Cette question peut vous paraître superficielle. Mais si on l’examine de près, elle met en fait le doigt sur quelque chose de subtil. Si j’ai un œil de mathématicien, ce modèle d’ellipsoïde me semblera aussi concret qu’une table ou une chaise. Mais si je n’ai pas cet œil expert, je ne peux pas me séparer de l’impression d’avoir un objet abstrait en face de moi.

Ce changement de regard n’a pas pour sujet le détail. Il ne s’agit pas de dire qu’un œil expert verrait plus de l’objet du fait qu’il en est habitué. Non. Il s’agit de dire que l’expert a quelque chose en plus dans sa sensibilité, qui lui permet d’appréhender des modèles d’une façon qualitativement différente.
Après tout, de mes propres yeux, je n’ai jamais vu de tel modèle, mais je sais à l’avance quelle sera ma réaction.
Appréhender les mathématiques comme une façon d’enrichir la sensibilité, c’est une idée qui me plaît. Elle correspond à une réalité : les mathématiciens se disent sensibles à leur pratique, sensibles à la beauté, à l’élégance.

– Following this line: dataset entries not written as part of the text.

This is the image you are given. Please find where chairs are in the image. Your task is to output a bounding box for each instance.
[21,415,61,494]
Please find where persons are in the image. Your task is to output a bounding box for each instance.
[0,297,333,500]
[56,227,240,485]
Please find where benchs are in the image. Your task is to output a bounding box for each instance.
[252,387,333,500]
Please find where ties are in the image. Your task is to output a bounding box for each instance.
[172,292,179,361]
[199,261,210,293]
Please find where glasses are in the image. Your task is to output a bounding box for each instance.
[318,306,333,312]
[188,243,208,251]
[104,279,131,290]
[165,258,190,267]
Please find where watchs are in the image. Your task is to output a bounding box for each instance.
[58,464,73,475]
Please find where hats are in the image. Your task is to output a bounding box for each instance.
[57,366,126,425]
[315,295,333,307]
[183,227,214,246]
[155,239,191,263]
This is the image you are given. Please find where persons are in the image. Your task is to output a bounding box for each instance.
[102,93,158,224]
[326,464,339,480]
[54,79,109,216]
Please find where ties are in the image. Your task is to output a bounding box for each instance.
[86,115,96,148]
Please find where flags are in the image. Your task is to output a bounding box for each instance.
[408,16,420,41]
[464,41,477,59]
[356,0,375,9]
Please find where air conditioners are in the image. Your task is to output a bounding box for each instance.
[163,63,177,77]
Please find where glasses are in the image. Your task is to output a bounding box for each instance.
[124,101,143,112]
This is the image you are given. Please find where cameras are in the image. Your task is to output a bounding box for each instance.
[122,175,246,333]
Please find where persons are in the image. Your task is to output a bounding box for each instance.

Mais si cette question interroge notre rapport aux mathématiques, elle interroge tout autant notre rapport à l’art. Malgré ma large incompétence, je ne peux m’empêcher de m’interroger sur la chose suivante. L’art abstrait n’est-il abstrait que pour ceux qui n’en savent pas assez ?

Je dois m’arrêter pour aujourd’hui. Mais ne vous en faites pas, on reparlera arts et mathématiques très bientôt.